On Wed, Apr 05, 2017 at 05:29:23PM -0000, I AM USER wrote:
Here is my askfedora post that didn't receive any reply.
https://ask.fedoraproject.org/en/question/103915/what-kernel-relates-to-i...
Description of the problem:
In a network test setup, FC-23 (kernel-4.8) acts as bridge passing network traffic. TCP
iperf tests are done from external (to the hypervisor) servers and clients for throughput
700Mbps. The bridge setup on the hypervisor is done through openvswitch and the VM relies
on those bridge to pass traffic.

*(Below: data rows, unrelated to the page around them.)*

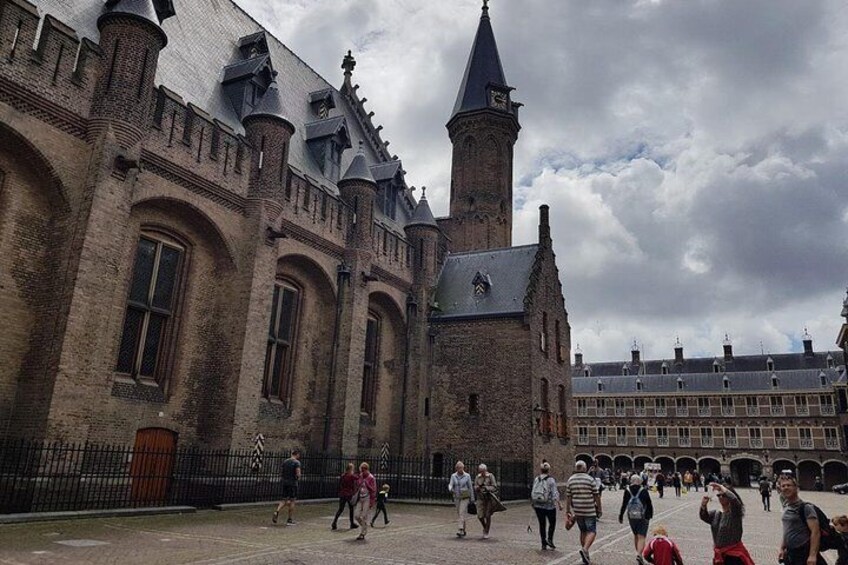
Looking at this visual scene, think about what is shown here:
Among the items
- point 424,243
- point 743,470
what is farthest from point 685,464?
point 424,243

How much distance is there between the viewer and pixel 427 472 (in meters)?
23.8

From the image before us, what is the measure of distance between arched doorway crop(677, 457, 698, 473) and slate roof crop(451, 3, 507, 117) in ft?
175

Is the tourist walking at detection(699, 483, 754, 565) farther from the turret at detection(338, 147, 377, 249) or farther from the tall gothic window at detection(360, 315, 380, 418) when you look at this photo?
the tall gothic window at detection(360, 315, 380, 418)

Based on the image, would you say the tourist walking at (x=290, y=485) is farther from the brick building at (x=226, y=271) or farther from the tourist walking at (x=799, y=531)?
the tourist walking at (x=799, y=531)

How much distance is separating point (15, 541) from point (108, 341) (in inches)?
210

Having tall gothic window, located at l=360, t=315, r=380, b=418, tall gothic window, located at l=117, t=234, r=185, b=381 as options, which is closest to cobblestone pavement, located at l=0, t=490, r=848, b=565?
tall gothic window, located at l=117, t=234, r=185, b=381

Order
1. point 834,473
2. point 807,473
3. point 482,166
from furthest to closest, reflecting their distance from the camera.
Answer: point 807,473
point 834,473
point 482,166

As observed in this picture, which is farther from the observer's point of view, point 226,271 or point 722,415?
point 722,415

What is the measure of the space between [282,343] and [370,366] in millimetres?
5608

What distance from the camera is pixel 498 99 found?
3581 centimetres

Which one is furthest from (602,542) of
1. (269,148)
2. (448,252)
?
(448,252)

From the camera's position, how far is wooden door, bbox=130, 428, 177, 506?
47.6ft

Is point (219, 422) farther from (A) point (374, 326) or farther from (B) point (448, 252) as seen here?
(B) point (448, 252)

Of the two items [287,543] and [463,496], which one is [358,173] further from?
[287,543]
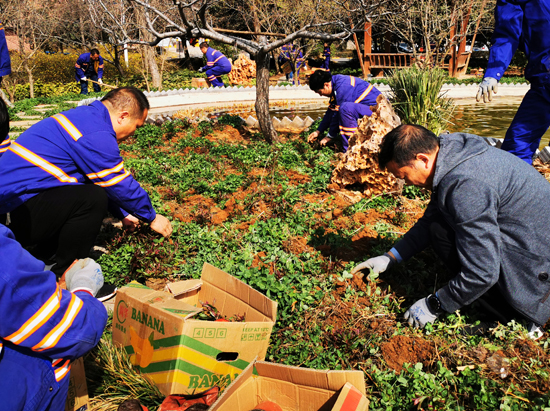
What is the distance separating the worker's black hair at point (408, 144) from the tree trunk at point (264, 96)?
4.60 meters


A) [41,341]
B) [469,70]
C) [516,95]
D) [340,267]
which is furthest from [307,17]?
[41,341]

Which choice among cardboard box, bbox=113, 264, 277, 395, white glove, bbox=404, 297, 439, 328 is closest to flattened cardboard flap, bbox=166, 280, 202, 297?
cardboard box, bbox=113, 264, 277, 395

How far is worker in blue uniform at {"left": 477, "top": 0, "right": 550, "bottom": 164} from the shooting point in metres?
3.50

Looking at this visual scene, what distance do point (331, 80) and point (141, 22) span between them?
412 inches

Number of CPU core assigned to the FC VM is 2.
Two test cases considered:
#1) irqbalance not running
#2) irqbalance running
For test#1, CPU usage seen for the qemu-pid on the hypervisor stays close to 100%
For test#2, CPU usage seen for the qemu-pid on the hypervisor goes to 200%, sometimes
even more.
For test#1, `smp_affinity` uses default value 3, where as for #2, it uses different
values for three different virtio-input interrupts, 1,1,2.
Question is, why turning on irqbalance (default for FC installation) makes it worse ?
Well, first and foremost, just because you have higher cpu utilization doesn't
actually mean things are 'worse' - the first question I would ask is, are you
getting better throughput with irqbalance on than with it off.
That said, given what you describe, and assuming that throughput is unchanged,
I'd guess that you are (a) not using sriov (i.e. your using virtio or some other
bridged virtual ethernet, for which some irq semantics are not what you would
commonly expect, and (b) are not using cpu pinning, which means every time you
try to generate an interrupt directed toward that guest, you may be doing it on
a different cpu, which is the antithesis of what irqbalance hopes to achieve.
Long story short, given what your setup seems to be, you should disable
irqbalance in the guest, theres no need for you to assign interrupt affinity, if
you don't have a stable mapping of vcpu to real cpus.